People with disabilities in Pennsylvania who are unable to hold gainful employment may qualify for assistance through the Supplemental Security Income program. For those over the age of 65, qualifying may not be very difficult even if their disability isn't debilitating. For those under 65, however, a person must demonstrate that they have a disability that prevents them from working and that they have no other means of gaining financial assistance.
Another requirement for SSI is that the person can not own more than $2,000 in assets as well as insufficient or no income. For people who have worked within the past 10 years, applying for SSDI in addition to SSI may be a good idea. The optimal time to start the application process for either program is as soon as a person realizes they have a disability that is likely to last a year or more. Approval can take a relatively long time.
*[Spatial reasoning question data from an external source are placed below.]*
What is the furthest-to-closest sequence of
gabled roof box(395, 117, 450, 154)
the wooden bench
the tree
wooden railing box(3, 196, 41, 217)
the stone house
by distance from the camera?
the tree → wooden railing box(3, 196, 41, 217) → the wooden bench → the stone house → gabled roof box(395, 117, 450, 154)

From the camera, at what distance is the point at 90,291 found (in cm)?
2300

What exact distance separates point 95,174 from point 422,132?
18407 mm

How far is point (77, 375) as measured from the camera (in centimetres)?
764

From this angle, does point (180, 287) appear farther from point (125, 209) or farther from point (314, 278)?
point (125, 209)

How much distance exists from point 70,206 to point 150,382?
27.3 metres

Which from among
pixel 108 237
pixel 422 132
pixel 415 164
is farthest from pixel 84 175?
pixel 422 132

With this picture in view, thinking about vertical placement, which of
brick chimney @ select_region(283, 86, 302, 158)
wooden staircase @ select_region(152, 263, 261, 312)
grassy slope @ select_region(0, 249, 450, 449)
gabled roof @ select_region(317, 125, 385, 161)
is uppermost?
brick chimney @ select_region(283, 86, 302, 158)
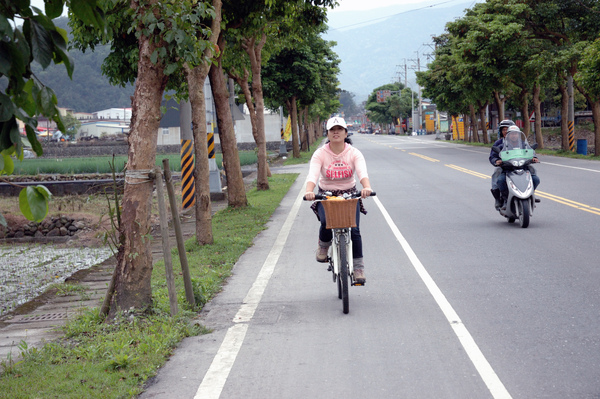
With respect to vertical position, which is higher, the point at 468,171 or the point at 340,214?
the point at 340,214

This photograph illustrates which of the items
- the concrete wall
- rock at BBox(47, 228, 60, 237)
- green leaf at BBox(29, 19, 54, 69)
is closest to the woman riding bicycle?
green leaf at BBox(29, 19, 54, 69)

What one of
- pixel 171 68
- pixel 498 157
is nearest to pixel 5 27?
pixel 171 68

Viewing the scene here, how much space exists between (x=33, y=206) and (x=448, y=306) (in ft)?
16.5

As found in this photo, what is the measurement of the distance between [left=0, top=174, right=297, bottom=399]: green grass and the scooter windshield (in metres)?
6.08

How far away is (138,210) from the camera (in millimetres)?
6918

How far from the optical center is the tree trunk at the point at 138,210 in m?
6.89

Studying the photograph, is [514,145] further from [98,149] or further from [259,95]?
[98,149]

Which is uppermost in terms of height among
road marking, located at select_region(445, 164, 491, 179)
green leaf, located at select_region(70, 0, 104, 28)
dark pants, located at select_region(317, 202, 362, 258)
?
green leaf, located at select_region(70, 0, 104, 28)

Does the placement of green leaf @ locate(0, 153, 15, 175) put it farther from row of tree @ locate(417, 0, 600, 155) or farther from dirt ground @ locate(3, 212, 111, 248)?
row of tree @ locate(417, 0, 600, 155)

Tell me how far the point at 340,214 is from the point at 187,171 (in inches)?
529

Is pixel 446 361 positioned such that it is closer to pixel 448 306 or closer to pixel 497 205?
pixel 448 306

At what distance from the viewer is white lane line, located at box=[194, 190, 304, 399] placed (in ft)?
16.0

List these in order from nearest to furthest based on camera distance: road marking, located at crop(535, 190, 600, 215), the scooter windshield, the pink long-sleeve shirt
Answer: the pink long-sleeve shirt
the scooter windshield
road marking, located at crop(535, 190, 600, 215)

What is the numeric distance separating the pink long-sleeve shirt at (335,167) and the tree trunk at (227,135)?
9.17 m
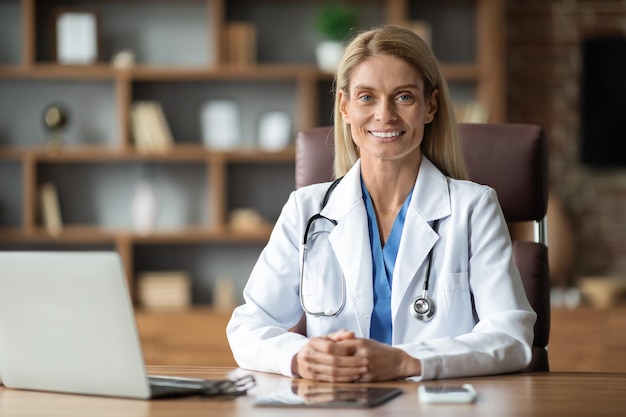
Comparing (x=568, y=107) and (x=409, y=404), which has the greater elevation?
(x=568, y=107)

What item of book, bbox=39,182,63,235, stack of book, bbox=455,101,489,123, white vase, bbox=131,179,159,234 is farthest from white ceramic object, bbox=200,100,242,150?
stack of book, bbox=455,101,489,123

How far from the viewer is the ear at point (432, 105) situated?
7.37 feet

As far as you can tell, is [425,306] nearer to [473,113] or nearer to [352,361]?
[352,361]

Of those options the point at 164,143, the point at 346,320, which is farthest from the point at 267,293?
the point at 164,143

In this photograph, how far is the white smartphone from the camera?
1.54 meters

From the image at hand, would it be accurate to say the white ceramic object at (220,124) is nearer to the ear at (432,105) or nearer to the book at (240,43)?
the book at (240,43)

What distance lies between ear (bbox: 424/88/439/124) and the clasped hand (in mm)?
623

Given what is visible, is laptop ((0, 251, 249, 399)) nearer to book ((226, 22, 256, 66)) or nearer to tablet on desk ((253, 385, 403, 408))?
tablet on desk ((253, 385, 403, 408))

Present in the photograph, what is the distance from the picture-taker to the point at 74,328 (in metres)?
1.57

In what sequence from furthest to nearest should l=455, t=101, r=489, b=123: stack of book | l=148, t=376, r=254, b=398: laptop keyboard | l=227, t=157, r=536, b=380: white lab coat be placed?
l=455, t=101, r=489, b=123: stack of book, l=227, t=157, r=536, b=380: white lab coat, l=148, t=376, r=254, b=398: laptop keyboard

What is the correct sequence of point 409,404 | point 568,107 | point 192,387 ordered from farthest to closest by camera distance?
point 568,107, point 192,387, point 409,404

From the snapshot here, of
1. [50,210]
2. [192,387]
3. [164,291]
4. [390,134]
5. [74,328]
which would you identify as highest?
[390,134]

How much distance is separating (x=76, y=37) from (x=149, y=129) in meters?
0.59

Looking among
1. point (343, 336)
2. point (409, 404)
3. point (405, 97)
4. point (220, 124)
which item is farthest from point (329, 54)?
point (409, 404)
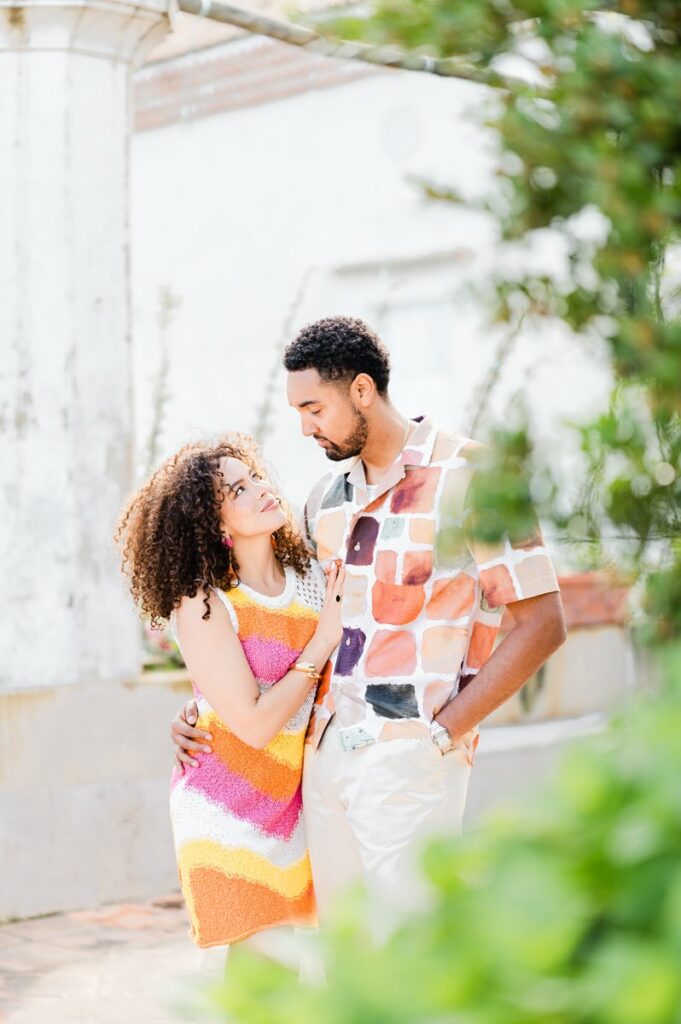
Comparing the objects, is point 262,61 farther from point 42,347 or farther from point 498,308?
point 498,308

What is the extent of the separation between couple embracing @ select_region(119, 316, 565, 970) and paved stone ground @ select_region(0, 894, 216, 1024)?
2.70 feet

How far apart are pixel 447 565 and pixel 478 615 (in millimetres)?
201

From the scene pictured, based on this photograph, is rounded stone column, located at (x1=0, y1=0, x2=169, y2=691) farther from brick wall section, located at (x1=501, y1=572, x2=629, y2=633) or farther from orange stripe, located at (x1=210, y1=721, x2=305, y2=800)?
brick wall section, located at (x1=501, y1=572, x2=629, y2=633)

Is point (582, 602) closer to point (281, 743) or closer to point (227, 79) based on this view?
point (281, 743)

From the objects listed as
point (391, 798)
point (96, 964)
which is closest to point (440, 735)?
point (391, 798)

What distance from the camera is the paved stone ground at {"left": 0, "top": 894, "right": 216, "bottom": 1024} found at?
4.23m

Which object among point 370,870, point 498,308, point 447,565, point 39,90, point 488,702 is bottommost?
point 370,870

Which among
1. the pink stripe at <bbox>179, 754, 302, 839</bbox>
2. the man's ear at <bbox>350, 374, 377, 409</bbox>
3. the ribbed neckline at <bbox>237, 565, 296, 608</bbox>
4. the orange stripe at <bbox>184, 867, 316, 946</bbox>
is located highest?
the man's ear at <bbox>350, 374, 377, 409</bbox>

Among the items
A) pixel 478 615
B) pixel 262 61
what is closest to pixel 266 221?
pixel 262 61

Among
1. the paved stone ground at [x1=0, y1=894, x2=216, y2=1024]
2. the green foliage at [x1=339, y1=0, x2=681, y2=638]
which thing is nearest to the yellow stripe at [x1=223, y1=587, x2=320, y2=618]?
the paved stone ground at [x1=0, y1=894, x2=216, y2=1024]

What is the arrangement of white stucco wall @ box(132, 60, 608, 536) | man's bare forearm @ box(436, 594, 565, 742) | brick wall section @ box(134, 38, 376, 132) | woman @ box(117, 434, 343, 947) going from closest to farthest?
man's bare forearm @ box(436, 594, 565, 742)
woman @ box(117, 434, 343, 947)
white stucco wall @ box(132, 60, 608, 536)
brick wall section @ box(134, 38, 376, 132)

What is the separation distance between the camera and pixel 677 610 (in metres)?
1.54

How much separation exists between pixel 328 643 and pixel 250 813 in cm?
43

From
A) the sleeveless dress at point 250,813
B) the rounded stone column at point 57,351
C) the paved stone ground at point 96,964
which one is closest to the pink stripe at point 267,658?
the sleeveless dress at point 250,813
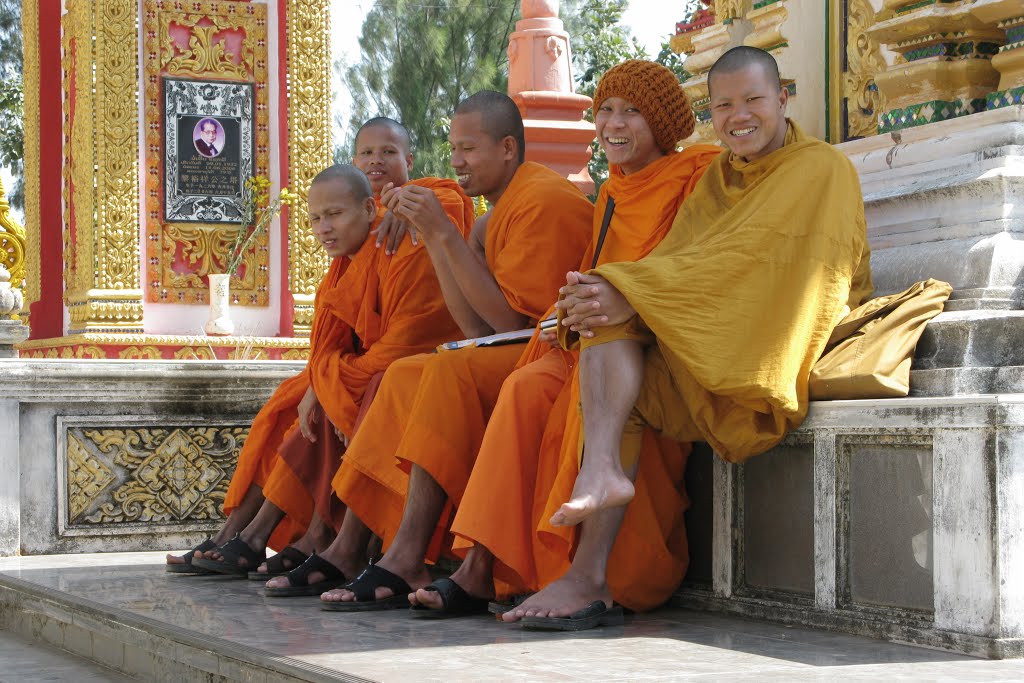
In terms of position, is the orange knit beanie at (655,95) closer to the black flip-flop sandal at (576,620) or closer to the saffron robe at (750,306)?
the saffron robe at (750,306)

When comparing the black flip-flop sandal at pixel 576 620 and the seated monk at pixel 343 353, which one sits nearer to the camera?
the black flip-flop sandal at pixel 576 620

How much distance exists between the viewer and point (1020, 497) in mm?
3201

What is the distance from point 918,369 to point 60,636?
2649mm

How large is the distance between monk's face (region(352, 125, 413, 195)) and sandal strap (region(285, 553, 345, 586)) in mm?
1502

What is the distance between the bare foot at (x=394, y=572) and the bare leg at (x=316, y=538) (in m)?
0.82

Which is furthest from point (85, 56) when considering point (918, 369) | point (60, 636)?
point (918, 369)

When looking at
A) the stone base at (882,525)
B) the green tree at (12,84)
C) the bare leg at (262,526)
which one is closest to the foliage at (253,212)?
the bare leg at (262,526)

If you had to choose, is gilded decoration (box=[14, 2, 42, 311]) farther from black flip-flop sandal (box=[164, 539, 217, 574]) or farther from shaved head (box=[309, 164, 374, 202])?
shaved head (box=[309, 164, 374, 202])

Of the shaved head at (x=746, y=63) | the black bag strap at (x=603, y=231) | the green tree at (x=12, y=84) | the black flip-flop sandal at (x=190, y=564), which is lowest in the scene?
the black flip-flop sandal at (x=190, y=564)

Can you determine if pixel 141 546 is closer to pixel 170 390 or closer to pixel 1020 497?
pixel 170 390

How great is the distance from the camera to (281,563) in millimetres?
4922

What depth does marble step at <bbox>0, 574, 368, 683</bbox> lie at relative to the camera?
10.5 feet

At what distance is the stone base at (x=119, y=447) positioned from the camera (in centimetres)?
611

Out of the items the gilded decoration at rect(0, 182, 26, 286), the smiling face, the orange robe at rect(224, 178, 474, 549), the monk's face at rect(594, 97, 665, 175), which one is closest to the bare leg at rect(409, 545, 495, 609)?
the orange robe at rect(224, 178, 474, 549)
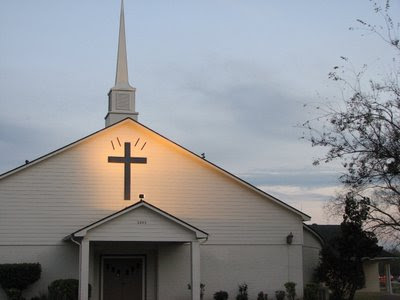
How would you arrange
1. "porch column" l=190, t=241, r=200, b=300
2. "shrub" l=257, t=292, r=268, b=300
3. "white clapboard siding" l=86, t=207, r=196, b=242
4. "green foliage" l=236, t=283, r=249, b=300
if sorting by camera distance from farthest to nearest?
"shrub" l=257, t=292, r=268, b=300 < "green foliage" l=236, t=283, r=249, b=300 < "porch column" l=190, t=241, r=200, b=300 < "white clapboard siding" l=86, t=207, r=196, b=242

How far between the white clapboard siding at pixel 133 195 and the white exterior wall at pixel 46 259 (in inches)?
13.3

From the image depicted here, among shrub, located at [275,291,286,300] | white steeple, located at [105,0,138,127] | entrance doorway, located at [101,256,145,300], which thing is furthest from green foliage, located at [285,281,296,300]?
white steeple, located at [105,0,138,127]

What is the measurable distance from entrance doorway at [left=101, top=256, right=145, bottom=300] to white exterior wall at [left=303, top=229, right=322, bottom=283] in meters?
8.73

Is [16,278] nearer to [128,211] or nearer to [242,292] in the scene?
[128,211]

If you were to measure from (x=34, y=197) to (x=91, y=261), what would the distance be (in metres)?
3.45

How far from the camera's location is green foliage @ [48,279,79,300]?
2277 cm

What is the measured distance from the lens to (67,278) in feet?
82.6

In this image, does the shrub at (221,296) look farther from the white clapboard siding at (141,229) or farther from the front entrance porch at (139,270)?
the white clapboard siding at (141,229)

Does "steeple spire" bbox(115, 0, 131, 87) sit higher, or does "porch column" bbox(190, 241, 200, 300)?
"steeple spire" bbox(115, 0, 131, 87)

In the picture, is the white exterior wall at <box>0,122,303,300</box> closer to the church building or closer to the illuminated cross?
the church building

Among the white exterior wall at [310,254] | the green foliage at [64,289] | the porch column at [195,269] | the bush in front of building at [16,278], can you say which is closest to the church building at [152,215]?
the porch column at [195,269]

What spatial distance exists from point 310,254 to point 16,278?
48.1 feet

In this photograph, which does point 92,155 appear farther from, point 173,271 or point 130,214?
point 173,271

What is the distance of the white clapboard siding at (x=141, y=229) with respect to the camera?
75.8 ft
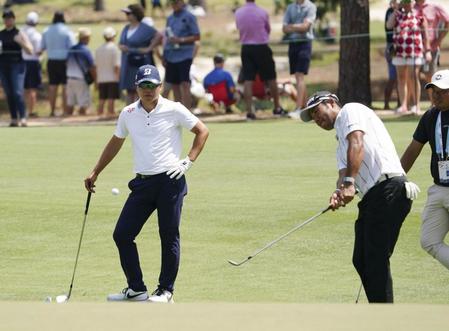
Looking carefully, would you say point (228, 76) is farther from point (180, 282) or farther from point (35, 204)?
point (180, 282)

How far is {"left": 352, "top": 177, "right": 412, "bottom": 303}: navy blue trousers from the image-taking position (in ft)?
34.3

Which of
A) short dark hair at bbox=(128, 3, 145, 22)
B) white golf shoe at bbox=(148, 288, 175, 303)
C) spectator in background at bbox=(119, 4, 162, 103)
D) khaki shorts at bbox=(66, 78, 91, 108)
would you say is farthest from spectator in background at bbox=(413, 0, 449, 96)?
white golf shoe at bbox=(148, 288, 175, 303)

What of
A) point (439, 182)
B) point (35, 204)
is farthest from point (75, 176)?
point (439, 182)

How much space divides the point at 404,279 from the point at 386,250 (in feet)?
6.99

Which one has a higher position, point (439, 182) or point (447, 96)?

Disabled children may also be able to qualify for SSI benefits. The Social Security Administration has a list of conditions that qualify. If a child is approved, they will continue to receive benefits even if their condition is removed from the qualifying list. Payments are usually sent to the parents or legal guardian.
Individuals who are denied for SSI may be able to get the decision reversed with help from an attorney. This attorney might act as an advocate, improving the client's chances of getting approved for benefits during the appeal process. A lawyer may stay up to date on all relevant law regarding social security and apply their knowledge every step of the way. Attorneys may not require any up-front fee, and instead work on a contingency basis.